__WHAT YOU HAVE TO DO__
Are you able to quote each entry exactly as written?

(Rows from a spatial reasoning dataset)
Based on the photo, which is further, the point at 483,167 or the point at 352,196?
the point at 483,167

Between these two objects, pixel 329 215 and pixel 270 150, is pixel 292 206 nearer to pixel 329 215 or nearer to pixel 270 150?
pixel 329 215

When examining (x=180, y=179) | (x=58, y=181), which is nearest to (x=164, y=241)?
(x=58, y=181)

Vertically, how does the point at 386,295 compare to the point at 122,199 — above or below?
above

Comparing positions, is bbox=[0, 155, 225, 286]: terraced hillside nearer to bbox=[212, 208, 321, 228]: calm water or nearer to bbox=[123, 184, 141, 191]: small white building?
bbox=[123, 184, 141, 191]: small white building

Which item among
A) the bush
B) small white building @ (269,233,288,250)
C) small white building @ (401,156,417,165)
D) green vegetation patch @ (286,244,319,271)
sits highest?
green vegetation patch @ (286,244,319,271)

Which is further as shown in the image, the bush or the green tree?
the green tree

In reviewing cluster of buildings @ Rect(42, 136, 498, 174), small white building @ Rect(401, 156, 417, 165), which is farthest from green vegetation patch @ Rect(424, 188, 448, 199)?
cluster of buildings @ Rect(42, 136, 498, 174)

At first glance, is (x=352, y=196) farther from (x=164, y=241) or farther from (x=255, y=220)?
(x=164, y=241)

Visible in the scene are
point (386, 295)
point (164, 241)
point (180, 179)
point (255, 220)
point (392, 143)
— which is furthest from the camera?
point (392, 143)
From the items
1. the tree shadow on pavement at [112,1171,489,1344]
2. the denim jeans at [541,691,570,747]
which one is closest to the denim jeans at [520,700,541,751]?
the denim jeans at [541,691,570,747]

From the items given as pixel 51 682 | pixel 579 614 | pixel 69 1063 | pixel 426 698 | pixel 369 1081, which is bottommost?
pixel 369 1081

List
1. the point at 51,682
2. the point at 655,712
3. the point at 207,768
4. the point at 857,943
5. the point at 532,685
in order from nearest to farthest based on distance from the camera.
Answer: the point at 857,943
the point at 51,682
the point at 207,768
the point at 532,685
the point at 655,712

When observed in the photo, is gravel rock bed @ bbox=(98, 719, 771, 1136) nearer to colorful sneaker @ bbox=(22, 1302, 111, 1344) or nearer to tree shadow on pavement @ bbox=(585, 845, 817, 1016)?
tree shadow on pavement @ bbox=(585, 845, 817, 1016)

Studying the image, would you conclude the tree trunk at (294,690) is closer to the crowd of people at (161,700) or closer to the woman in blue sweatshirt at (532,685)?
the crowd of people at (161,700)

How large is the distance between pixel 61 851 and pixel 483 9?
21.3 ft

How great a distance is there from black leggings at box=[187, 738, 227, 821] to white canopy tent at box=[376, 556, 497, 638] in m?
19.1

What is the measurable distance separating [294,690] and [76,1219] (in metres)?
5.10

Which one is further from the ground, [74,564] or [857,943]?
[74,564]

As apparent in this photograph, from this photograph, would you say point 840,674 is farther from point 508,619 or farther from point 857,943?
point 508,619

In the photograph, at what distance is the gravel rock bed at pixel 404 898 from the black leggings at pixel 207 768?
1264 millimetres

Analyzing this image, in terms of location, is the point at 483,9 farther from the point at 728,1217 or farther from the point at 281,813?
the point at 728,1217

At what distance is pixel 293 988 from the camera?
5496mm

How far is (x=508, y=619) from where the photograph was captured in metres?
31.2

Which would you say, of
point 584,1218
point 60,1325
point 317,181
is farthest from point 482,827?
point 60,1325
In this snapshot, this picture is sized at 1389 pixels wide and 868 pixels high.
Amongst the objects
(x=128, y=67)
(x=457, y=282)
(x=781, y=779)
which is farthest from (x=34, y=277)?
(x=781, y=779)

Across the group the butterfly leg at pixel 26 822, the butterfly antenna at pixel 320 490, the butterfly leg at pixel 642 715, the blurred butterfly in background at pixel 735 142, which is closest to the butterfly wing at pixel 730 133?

__OUTPUT BELOW__
Based on the photo, which is further, the point at 483,167 or the point at 352,196?
the point at 483,167

Between these two objects, pixel 329 215 and pixel 270 150, is pixel 292 206 nearer to pixel 329 215 or nearer to pixel 270 150?
pixel 329 215

When examining (x=180, y=179) | (x=58, y=181), which is nearest to (x=164, y=241)?
(x=58, y=181)

Vertically, how does the point at 386,295 compare to the point at 122,199 — above or below?
above

Comparing positions, is bbox=[0, 155, 225, 286]: terraced hillside nearer to bbox=[212, 208, 321, 228]: calm water or nearer to bbox=[123, 184, 141, 191]: small white building?
bbox=[123, 184, 141, 191]: small white building

Which item among
A) the bush
B) small white building @ (269,233,288,250)
C) small white building @ (401,156,417,165)
D) green vegetation patch @ (286,244,319,271)
sits highest?
green vegetation patch @ (286,244,319,271)

Which is further as shown in the image, the bush or the green tree?
the green tree

In reviewing cluster of buildings @ Rect(42, 136, 498, 174), small white building @ Rect(401, 156, 417, 165), which is farthest from green vegetation patch @ Rect(424, 188, 448, 199)?
cluster of buildings @ Rect(42, 136, 498, 174)

At first glance, is (x=352, y=196) farther from (x=164, y=241) or farther from (x=255, y=220)?
(x=164, y=241)

Visible in the scene are
point (386, 295)
point (164, 241)
point (180, 179)
point (255, 220)
point (392, 143)
— which is furthest from the camera?
point (392, 143)
From the items
1. the tree shadow on pavement at [112,1171,489,1344]
2. the denim jeans at [541,691,570,747]
which one is closest to the denim jeans at [520,700,541,751]?
the denim jeans at [541,691,570,747]

From the items given as pixel 51 682 | pixel 579 614 | pixel 69 1063 | pixel 426 698 | pixel 369 1081, which is bottommost?
pixel 369 1081

List
1. the point at 51,682
2. the point at 655,712
3. the point at 207,768
4. the point at 857,943
5. the point at 532,685
in order from nearest to farthest based on distance from the camera.
Answer: the point at 857,943
the point at 51,682
the point at 207,768
the point at 532,685
the point at 655,712

When observed in the photo, is gravel rock bed @ bbox=(98, 719, 771, 1136) nearer to colorful sneaker @ bbox=(22, 1302, 111, 1344) or nearer to tree shadow on pavement @ bbox=(585, 845, 817, 1016)?
tree shadow on pavement @ bbox=(585, 845, 817, 1016)

Studying the image, would you conclude the tree trunk at (294,690) is closer to the crowd of people at (161,700) or closer to the woman in blue sweatshirt at (532,685)?
the crowd of people at (161,700)

How large is the distance between pixel 61 851 and pixel 483 9?
21.3 ft

How great a distance is there from black leggings at box=[187, 738, 227, 821] to white canopy tent at box=[376, 556, 497, 638] in m?
19.1

What is the measurable distance separating [294,690] and [76,1219] (in metres)?
5.10

Which one is further from the ground, [74,564] or [857,943]?
[74,564]

As apparent in this photograph, from this photograph, would you say point 840,674 is farther from point 508,619 or farther from point 857,943?
point 508,619

In the photograph, at what distance is the gravel rock bed at pixel 404 898 from the black leggings at pixel 207 768?
1264 millimetres

Analyzing this image, in terms of location, is the point at 483,9 farther from the point at 728,1217 or farther from the point at 281,813?
the point at 728,1217

At what distance is pixel 293 988 from the camera?
5496mm

How far is (x=508, y=619) from where the photograph was captured in metres?
31.2

Which would you say, of
point 584,1218
point 60,1325
point 317,181
is farthest from point 482,827?
point 60,1325
In this snapshot, this picture is sized at 1389 pixels wide and 868 pixels high.
Amongst the objects
(x=128, y=67)
(x=457, y=282)
(x=781, y=779)
which is farthest from (x=34, y=277)?
(x=781, y=779)

Across the group the butterfly leg at pixel 26 822, the butterfly antenna at pixel 320 490, the butterfly leg at pixel 642 715, the blurred butterfly in background at pixel 735 142, which is closest to the butterfly wing at pixel 730 133?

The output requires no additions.